Alluxio / alluxio

Alluxio, data orchestration for analytics and machine learning in the cloud
https://www.alluxio.io
Apache License 2.0
6.87k stars 2.94k forks source link

Fix metric reporting error #18689

Open suixinpr opened 2 months ago

suixinpr commented 2 months ago

What changes are proposed in this pull request?

Fix metric reporting error.

When the worker reports metrics to the master, the metric type reported to the master should be consistent with the instanceType

Why are the changes needed?

When I was reading data, I found that some metrics in the master were inaccurate.

For example, the "Remote Alluxio Read" on the master homepage was less than the amount of data read by the client, and also less than the "Bytes Read Remotely" on the worker page.

By adding logs, it can be found that the "Bytes Read Remotely" of the worker is correct. However, after the woker sent it to the master, some alluxio.grpc.Metric records were skipped.

alluxio.grpc.Metric is obtained from the worker's alluxio.metrics.MetricsSystem#reportMetrics and received and processed by the master's alluxio.master.metrics.MetricsStore#putReportedMetrics.

When processing reportMetrics, in alluxio.metrics.MetricsSystem#SHOULD_REPORT_METRICS, there are actually both InstanceType.CLIENT and InstanceType.Worker metrics. They will be reported to the master by calling alluxio.metrics.MetricsSystem#reportWorkerMetrics and alluxio.metrics.MetricsSystem#reportClientMetrics interfaces by different worker threads.

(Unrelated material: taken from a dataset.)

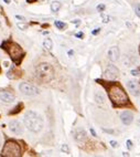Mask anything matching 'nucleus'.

However, in the master, putReportedMetrics will only process the records of InstanceType.Worker and ignore the records of InstanceType.CLIENT.

Since Counter only sends diff, if a Worker's metric is sent by reportClientMetrics, the master's record will record one less data.

Does this PR introduce any user facing changes?

none

alluxio-bot commented 2 months ago

Thank you for your pull request. In order for us to evaluate and accept your PR, we ask that you sign a contribution license agreement (CLA). It's all electronic and will take just a few minutes. Please download CLA form here, sign, and e-mail back to cla@alluxio.org

suixinpr commented 2 months ago

OK, I have signed the CLA and e-mail back to cla@alluxio.org